/content-source-maps

Specification for the Content Source Maps standard

Content Source Maps Specification

Background

When working with composable systems and structured content, the information end users see originates from multiple sources: multiple “parts” that content creators author, that are assembled together seamlessly into a “whole” to be presented to users. Having access to metadata of the specific “parts”, but directly from the “whole” - the assembled end-user experience - it’s extremely useful for content creators, reviewers, and developers, for example, telling where each individual fragment of content came from, who edited last and when it was last updated.

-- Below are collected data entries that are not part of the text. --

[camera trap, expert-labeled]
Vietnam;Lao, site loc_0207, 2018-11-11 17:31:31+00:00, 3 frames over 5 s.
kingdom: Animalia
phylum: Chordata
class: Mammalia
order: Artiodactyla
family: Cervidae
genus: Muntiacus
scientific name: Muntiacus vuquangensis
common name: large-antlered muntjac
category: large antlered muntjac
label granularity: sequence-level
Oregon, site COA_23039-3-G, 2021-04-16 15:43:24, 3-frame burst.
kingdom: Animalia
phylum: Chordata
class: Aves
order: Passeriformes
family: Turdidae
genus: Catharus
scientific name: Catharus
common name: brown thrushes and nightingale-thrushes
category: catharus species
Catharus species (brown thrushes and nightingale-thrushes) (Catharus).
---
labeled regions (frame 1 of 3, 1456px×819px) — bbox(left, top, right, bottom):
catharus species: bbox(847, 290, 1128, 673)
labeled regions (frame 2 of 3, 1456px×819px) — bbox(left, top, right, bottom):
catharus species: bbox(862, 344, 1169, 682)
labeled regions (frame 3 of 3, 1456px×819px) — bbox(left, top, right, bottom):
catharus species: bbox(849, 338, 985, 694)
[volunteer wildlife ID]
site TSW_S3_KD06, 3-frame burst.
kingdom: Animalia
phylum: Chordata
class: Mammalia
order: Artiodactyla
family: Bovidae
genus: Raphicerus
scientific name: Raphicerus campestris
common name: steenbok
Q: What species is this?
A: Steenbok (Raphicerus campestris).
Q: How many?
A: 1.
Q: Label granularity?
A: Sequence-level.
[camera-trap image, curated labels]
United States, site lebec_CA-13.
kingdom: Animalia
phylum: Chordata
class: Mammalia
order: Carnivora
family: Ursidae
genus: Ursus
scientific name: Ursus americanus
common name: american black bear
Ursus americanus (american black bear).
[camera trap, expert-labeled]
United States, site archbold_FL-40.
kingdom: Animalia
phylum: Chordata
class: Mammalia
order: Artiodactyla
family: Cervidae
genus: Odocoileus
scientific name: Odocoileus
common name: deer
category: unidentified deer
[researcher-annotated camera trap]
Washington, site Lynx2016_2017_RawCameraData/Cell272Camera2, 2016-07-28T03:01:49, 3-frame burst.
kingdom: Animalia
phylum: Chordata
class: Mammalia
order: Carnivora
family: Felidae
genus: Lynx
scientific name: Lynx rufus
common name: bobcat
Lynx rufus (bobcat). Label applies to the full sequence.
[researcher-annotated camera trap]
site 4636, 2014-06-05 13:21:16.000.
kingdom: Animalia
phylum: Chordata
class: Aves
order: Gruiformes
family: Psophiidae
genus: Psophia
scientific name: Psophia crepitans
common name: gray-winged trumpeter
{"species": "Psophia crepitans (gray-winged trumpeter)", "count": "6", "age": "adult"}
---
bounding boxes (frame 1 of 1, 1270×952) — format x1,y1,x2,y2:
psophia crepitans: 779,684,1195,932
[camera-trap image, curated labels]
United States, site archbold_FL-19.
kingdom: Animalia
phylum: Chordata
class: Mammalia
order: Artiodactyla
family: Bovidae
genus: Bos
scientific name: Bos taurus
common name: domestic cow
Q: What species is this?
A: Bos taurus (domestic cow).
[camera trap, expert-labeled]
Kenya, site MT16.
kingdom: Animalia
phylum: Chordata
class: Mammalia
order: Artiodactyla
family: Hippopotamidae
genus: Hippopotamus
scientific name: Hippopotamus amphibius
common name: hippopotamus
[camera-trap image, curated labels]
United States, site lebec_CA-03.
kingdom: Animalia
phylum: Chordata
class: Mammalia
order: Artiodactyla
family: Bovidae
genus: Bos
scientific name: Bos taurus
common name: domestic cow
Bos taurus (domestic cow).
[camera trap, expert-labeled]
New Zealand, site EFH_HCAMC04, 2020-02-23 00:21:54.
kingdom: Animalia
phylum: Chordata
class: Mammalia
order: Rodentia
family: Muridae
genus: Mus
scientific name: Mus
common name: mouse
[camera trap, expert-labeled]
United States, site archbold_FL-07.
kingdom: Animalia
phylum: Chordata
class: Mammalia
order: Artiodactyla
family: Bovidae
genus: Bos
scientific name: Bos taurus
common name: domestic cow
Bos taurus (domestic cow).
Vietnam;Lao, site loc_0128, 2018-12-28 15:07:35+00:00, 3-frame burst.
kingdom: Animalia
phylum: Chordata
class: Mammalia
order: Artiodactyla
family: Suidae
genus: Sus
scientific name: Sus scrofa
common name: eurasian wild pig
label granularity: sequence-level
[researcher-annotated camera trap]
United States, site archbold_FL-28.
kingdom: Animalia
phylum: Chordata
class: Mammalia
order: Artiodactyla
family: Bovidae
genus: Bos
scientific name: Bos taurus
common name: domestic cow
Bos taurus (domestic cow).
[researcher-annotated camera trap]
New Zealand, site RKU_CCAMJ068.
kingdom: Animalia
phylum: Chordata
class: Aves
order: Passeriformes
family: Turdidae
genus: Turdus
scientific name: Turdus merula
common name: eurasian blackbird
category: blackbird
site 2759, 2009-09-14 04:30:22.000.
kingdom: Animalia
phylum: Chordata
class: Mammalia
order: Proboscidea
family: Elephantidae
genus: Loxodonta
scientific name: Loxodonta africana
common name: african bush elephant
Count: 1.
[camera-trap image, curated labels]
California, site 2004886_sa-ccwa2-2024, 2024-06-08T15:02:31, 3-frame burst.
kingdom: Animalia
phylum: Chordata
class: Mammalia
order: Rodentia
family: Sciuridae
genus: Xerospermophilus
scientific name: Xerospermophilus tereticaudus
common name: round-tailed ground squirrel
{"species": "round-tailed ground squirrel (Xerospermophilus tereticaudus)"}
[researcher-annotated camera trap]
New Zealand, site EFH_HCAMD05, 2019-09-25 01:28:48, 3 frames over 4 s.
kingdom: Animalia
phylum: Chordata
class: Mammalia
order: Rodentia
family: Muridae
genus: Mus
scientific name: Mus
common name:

Content Source Maps is a standard representation to annotate fragments in a JSON document with metadata about its origin: the field, document, and dataset it originated from. We do this with a separate document alongside the content that provides the metadata without changing the layout of the original document.

Today Content Source Maps enables annotating JSON documents with “source” metadata, allowing end users to navigate directly to the source to edit it. In the future, content source maps will also enable annotating JSON documents with arbitrary metadata for other use cases.

Document revisions

Tues 25. April Michael Wain Initial Revision

Terminology

Term Definition
Content The information displayed to end users within a JSON document
JSON Value A value within a JSON document, such as a string, number, object, array, or boolean
Mapping A connection between a content value and its source or sources
Source The origin of the content, such as a JSON document and path
Normalised JSON Path A string representing the location of a value within a JSON document in a standardised format. See https://datatracker.ietf.org/doc/html/draft-ietf-jsonpath-base-13#name-normalized-paths

Overview of Content Source Map

The Content Source Map offers a standard method for representing the mapping between content values and their sources.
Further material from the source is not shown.